There were windows in this room, but they were darkened by closed shutters with tight slats and exterior latches. She couldn’t tell if it was day or night outside.
The bed she was on was so firm that it felt like a plank of wood.
She stood up from it unsteadily. She was wearing a dress, she saw. Its material was stiff, as if soaked and then hung out to dry.
Toilet, she thought. The image of one. The urge to urinate was suddenly so powerful that she doubled over.
Where was she? She had the sensation that the answer would come to her shortly, and with it some terrible knowledge that perhaps she did not want. Slowly, she straightened again.
There was no toilet. Only a few meager trappings that indicated she was in someone’s bedroom, long disused. A sturdy dresser. A bowl for water. A mirror: this she avoided completely.
She saw a door. She moved to it, pushed against it: locked. She knew somehow that it would be.
She lay down on the floor, barring entry to the thought. Something terrible had happened, she knew. If she went back to sleep, she wouldn’t have to learn it.
She closed her eyes.
The door opened.
Through it came Peter’s father.
Judyta
1950s | 1961 | Winter 1973 | June 1975 | July 1975 | August 1975: Day Three
It’s nearing the end of her shift.
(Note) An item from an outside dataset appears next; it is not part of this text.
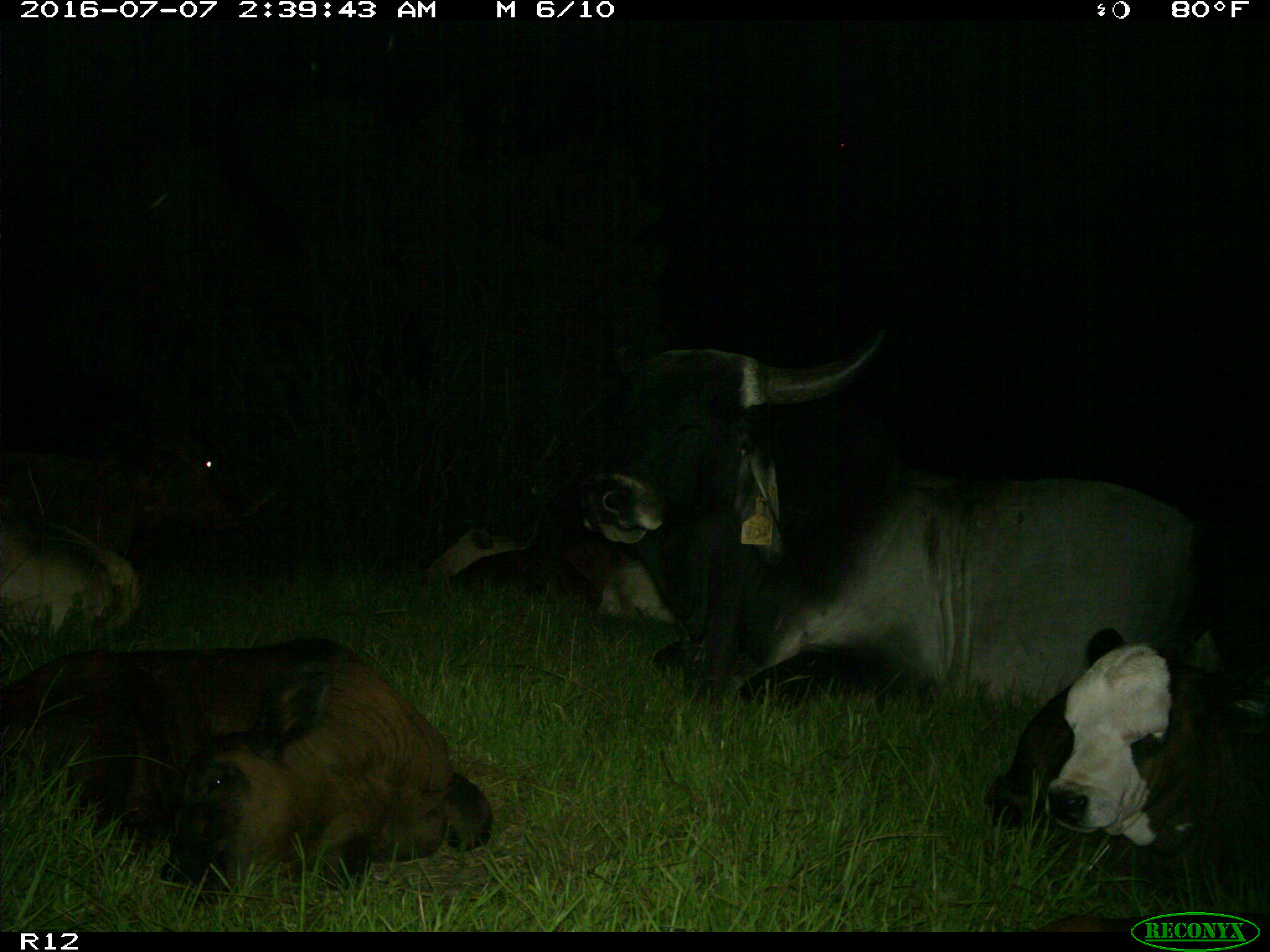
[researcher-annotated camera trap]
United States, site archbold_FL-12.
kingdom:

She has to find Hayes; she can’t risk talking to anyone else about what Mrs. Van Laar told her. She can’t afford to be wrong in front of LaRochelle again; not after yesterday.
Perhaps you should interview him. He’s such an interesting man.
• • •
When she reaches the Director’s Cabin, two investigators, smoking outside, tell her that Hayes is gone for the day.
“Shit,” she says, and the investigators straighten.
“You got a mouth on you,” one says.
She doesn’t reply.
“Anyway,” says the other, “he left this for you.” Begrudgingly, he holds out a piece of paper with a phone number on it. Denny. Home, the paper says.
“You two got something goin’ on?” the first investigator says. His buddy smothers a grin.
Judy ignores them. Pushes into the house.
• • •
Alone, she feels better.
There’s a long hallway that runs to the back of the house from the main room. At the end of it is a bathroom—practically destroyed, now, by its constant use over the past few days.
But there are other rooms, too. And according to Mrs. Van Laar—one of them is, or has been, Vic Hewitt’s.
Judy walks down the hallway, toe to heel, making as little noise as possible.
She tries the first door. Inside is a neatly made bed, a stack of reading material on the nightstand, a magazine called Camp Life. She opens the closet door; inside she finds several articles of androgynous clothing and a neat row of fishing hats.
At this point, Judy has no guess as to whether she’s in Vic’s room or T.J.’s. She walks to a dark wooden dresser and pulls open one of the two small top drawers.